--- Fragmento citado ---
El mal siempre fue un enigma, pero uno creía que el espanto dejaba rastros. Los vecinos del secuestrador de Natascha nunca advirtieron nada; tampoco la esposa de Fritzl. Y el marido y los hijos de esa madre asesina jamás sospecharon de sus gorduras y jamás abrieron el freezer en 20 años.
¿Se puede tapar tanto? ¿Se puede ver tan poco? Estos casos expresan el discreto espíritu de una sociedad que confunde la indiferencia con la complicidad.
Porque una cosa es el respeto a la privacidad y otra, el desinterés.
El hombre necesita de su vecindario cada vez más. Obligadas a la sospecha y al aislamiento, las barriadas han abandonado ese hábito de la vida en las veredas, con la charla ocasional y el intercambio de pareceres. Hace unos días en este diario se reprodujo la carta que envió un vecino. Era un homenaje al poder sociabilizador de la escoba. El frentista alentaba un regreso a la vieja costumbre de barrer la vereda, no sólo para dejar más coquetas las aceras y quitar del camino las dañinas hojas, sino también porque esa vieja práctica permitía el sano intercambio informativo entre el vecindario más aseado y afianzaba lazos de amistad y pertenencia.
--- Filas de entrada ---
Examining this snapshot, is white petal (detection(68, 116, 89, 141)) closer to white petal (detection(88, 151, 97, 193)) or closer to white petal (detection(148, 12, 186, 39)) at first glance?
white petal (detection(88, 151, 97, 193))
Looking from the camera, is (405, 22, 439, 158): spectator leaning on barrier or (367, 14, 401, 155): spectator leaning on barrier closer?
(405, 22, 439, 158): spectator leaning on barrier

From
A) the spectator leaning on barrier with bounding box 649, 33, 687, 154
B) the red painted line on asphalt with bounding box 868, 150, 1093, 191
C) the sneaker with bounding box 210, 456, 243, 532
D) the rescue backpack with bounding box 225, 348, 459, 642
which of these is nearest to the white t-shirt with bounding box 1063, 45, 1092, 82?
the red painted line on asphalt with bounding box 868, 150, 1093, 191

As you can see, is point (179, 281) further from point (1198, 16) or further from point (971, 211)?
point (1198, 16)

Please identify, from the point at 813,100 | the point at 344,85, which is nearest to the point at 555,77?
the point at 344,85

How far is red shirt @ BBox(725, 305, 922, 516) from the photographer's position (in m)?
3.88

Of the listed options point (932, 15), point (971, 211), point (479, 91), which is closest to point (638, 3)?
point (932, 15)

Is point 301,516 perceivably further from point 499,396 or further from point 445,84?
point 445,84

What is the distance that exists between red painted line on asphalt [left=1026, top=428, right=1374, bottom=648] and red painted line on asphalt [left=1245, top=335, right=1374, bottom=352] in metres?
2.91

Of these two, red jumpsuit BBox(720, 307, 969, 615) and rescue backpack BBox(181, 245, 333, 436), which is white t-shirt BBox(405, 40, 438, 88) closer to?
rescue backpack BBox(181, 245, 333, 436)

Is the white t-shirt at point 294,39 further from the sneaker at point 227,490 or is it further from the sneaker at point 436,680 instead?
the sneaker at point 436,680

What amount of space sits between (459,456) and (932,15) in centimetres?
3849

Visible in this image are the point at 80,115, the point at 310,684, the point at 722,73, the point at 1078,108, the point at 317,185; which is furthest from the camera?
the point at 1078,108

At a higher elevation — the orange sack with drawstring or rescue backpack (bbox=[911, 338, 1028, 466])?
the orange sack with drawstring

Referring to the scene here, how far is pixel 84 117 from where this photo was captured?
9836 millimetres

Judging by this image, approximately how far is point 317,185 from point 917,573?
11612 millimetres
---
■ **Tareas propuestas**:
(A) Reproduce sin cambios las filas, desde la que contiene "Of the listed" hasta la última, ambas incluidas.
(B) Sigue escribiendo el texto sobre la indiferencia entre vecinos a partir de donde termina.

■ **Respuestas por tarea**:
(A)
Of the listed options point (932, 15), point (971, 211), point (479, 91), which is closest to point (638, 3)?
point (932, 15)

Is point 301,516 perceivably further from point 499,396 or further from point 445,84?
point 445,84

What is the distance that exists between red painted line on asphalt [left=1026, top=428, right=1374, bottom=648] and red painted line on asphalt [left=1245, top=335, right=1374, bottom=352] in metres?
2.91

Of these two, red jumpsuit BBox(720, 307, 969, 615) and rescue backpack BBox(181, 245, 333, 436), which is white t-shirt BBox(405, 40, 438, 88) closer to?
rescue backpack BBox(181, 245, 333, 436)

Is the white t-shirt at point 294,39 further from the sneaker at point 227,490 or is it further from the sneaker at point 436,680 instead?
the sneaker at point 436,680

What amount of space sits between (459,456) and (932,15) in centimetres?
3849

Visible in this image are the point at 80,115, the point at 310,684, the point at 722,73, the point at 1078,108, the point at 317,185; which is furthest from the camera?
the point at 1078,108

At a higher elevation — the orange sack with drawstring or rescue backpack (bbox=[911, 338, 1028, 466])?
the orange sack with drawstring

Referring to the scene here, how far is pixel 84 117 from where this photo was captured?
9836 millimetres

Judging by this image, approximately how far is point 317,185 from point 917,573?
11612 millimetres

(B)
La curiosidad bien entendida puede ser un remedio. El chisme debe ser reivindicado, porque es capaz de articular extrañas asociaciones en medio de un vecindario que reduce la sociabilidad a un desganado saludo. Pocas cosas entretienen más que un sabroso secreto. Hoy el vecindario está tan ocupado en desconfiar que no tiene tiempo para mirar lo que lo rodea. Solo en la verdulería y cada vez menos queda algo de aquel intercambio sano de rumores. Antes, con su dedicación y su mala fe, los mejores chismosos ayudaban a tener más controlada la barriada. Y a los de la escoba jamás se le hubiera pasado por alto lo que ocurría en esa casa prisión que durante diez años mantuvo cautivas a tres mujeres de la barriada, aprovechándose de un vecindario muy descuidado y de una policía muy negligente.
¿Cómo sobrevivieron en ese infierno? ¿Qué se sentirá al saberse prisionero y atormentado tan cerca de la casa y que nadie venga a rescatarlo? Diez años. Un relato increíble que muestra los pasillos oscuros y malvados del alma humana. Y el poder dañino de la indiferencia y el olvido.
Siempre sorprenden estos perversos. Pero más, los que no quieren verlos.